A scale is said to have Myhill's property if every generic interval comes in two specific interval sizes, and a scale with Myhill's property is said to be a well-formed scale. The diatonic collection is both a well-formed scale and is maximally even. The whole-tone scale is also maximally even, but it is not well-formed since each generic interval comes in only one size.

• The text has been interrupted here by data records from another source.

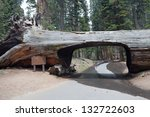 Tunnel Log In The Sequoia Park...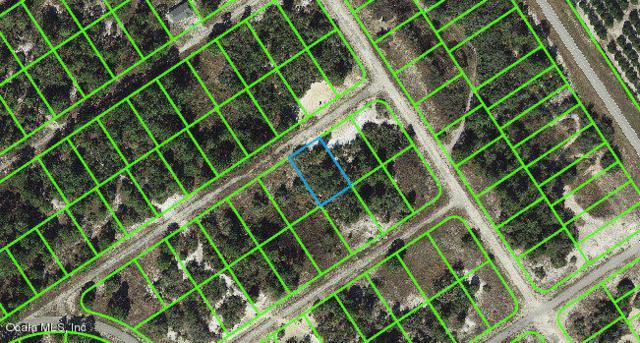 455 Blackbird Avenue, Lake Placid, FL 33852 (MLS #543127) :: Pepine Realty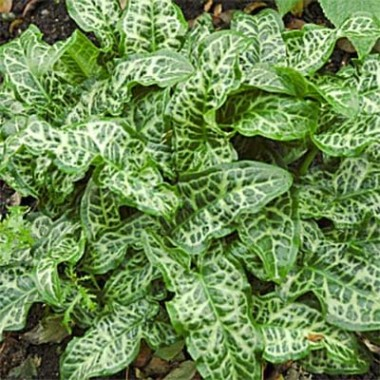 Арум Italicum Marmoratum фото цена
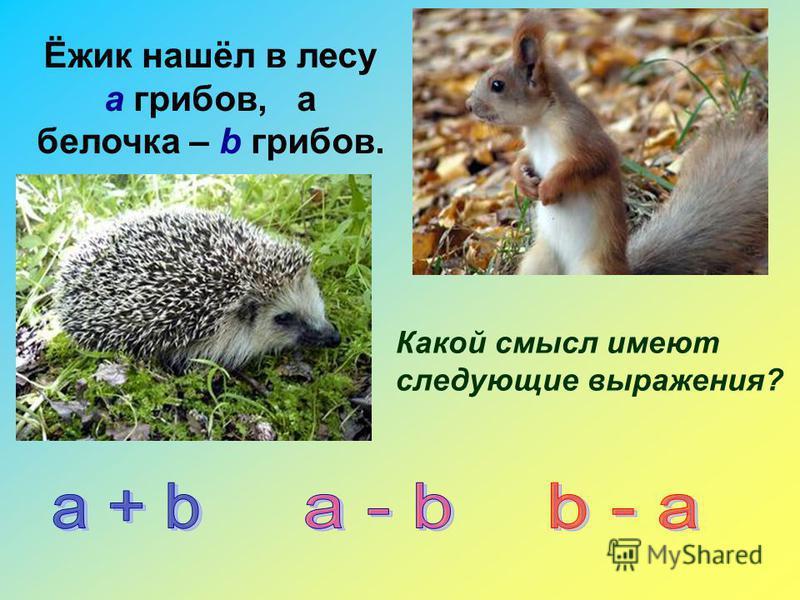 Ёжик нашёл в лесу а грибов, а белочка – b грибов. Какой смысл имеют следующие выражения?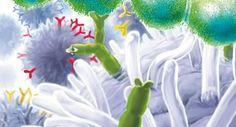 Streptokokken und Antikörper
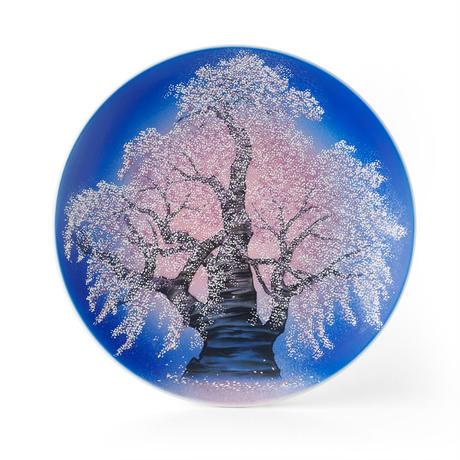 夜桜 飾皿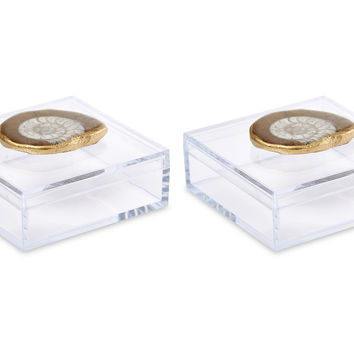 Acrylic Pill Boxes w/ Ammonite, Set of 2, Acrylic / Lucite, Boxes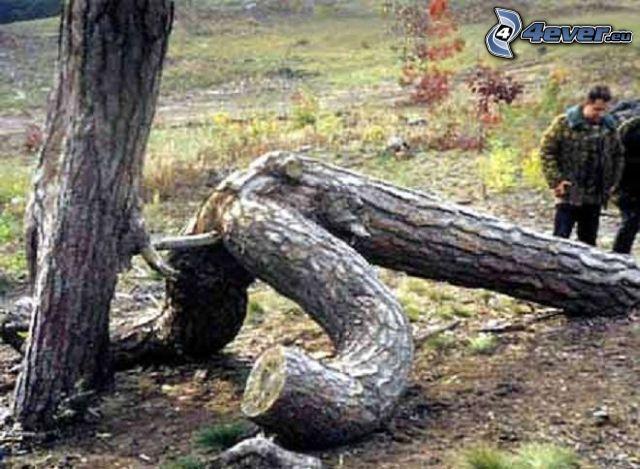 sex, Bäume, Stämme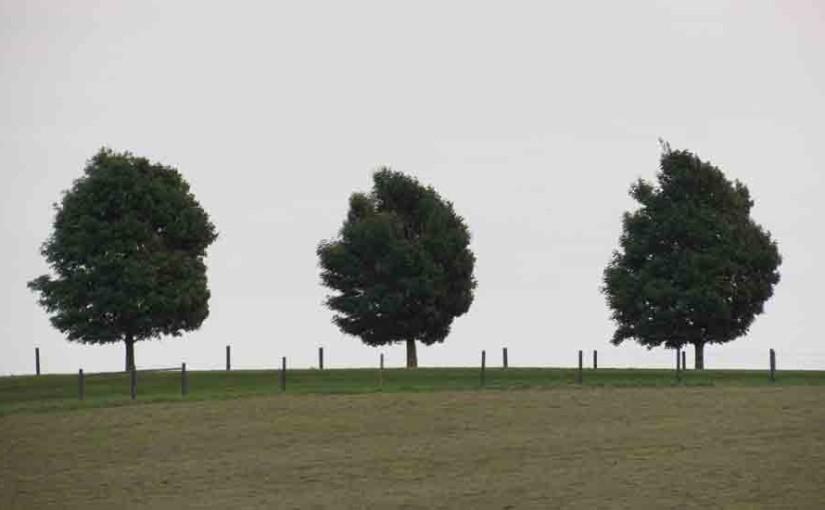 3 Maple Trees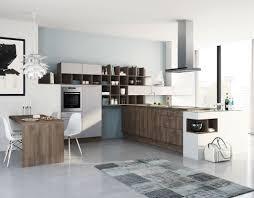Kueche Kaufen Mit Elektrogeraeten Wellmann Einbauküche W1 107 Mit Backofen Hochgebaut Küchenexperte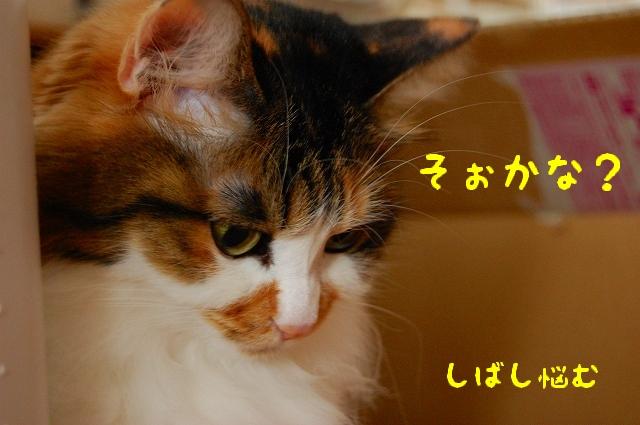c0181639_02363.jpg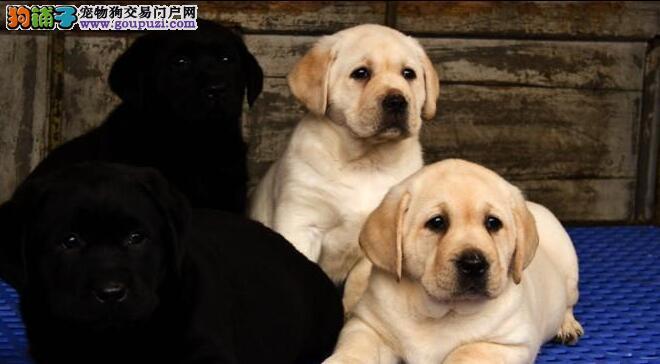 纯种拉布拉多小狗价格一般多少钱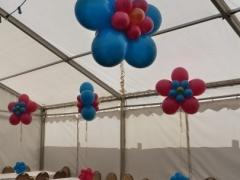 balloonflowerswildberryandteal-copy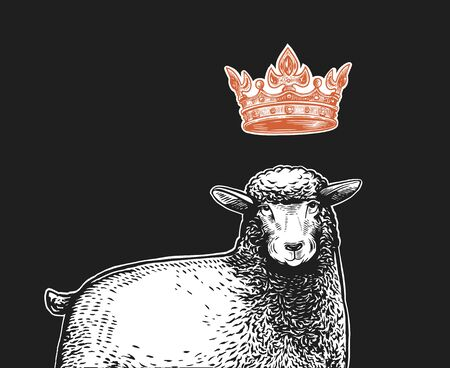 Vector Stylized Close up Illustration of the Queen Sheep with a crown over the head and funny surprised facial expression. Cartoon illustration of the Queen Sheep in graphic style on a white background.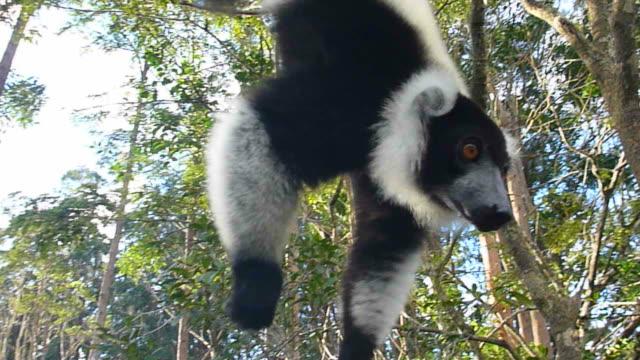 HD video black and white ruffed lemur dangles upside-down Madagascar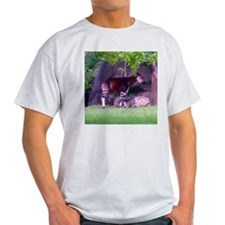 okapi 2 Ash Grey T-Shirt
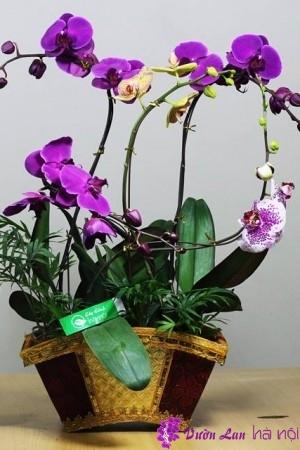 lan hồ điệp bao lâu ra hoa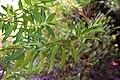 Veronica barkeri in Christchurch Botanic Gardens 02.jpg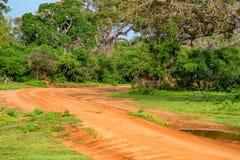 Landscape of Yala National Park, Sri Lanka Royalty Free Stock Image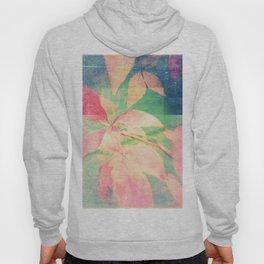 Autumn Pastels 03 - Faded Matte Hoody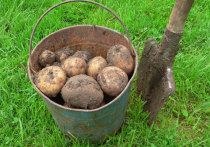 Сажать на даче в августе можно зелень, свеклу, редиску - а еще, как мы выяснили, картошку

Second-order maximal evenness is maximal evenness of a subcollection of a larger collection that is maximally even. Diatonic triads and seventh chords possess second-order maximal evenness, being maximally even in regard to the maximally even diatonic scale—but are not maximally even with regard to the chromatic scale. (ibid, p.115) This nested quality resembles Fred Lerdahl's "reductional format" for pitch space from the bottom up:
| C | | | | E | | | G | | | | | C |
| C | | D | | E | F | | G | | A | | B | C |
| C | D♭ | D | E♭ | E | F | F♯ | G | A♭ | A | B♭ | B | C |
(Lerdahl, 1992)

In a dynamical approach, spinning concentric circles and iterated maximally even sets have been constructed. This approach has implications in Neo-Riemannian theory, and leads to some interesting connections between diatonic and chromatic theory. Ian, Quinn, then Emmanuel Amiot and others have studied yet another way to define maximally even sets by employing discrete Fourier transforms: a ME set with length k has a maximal Fourier coefficient with index k.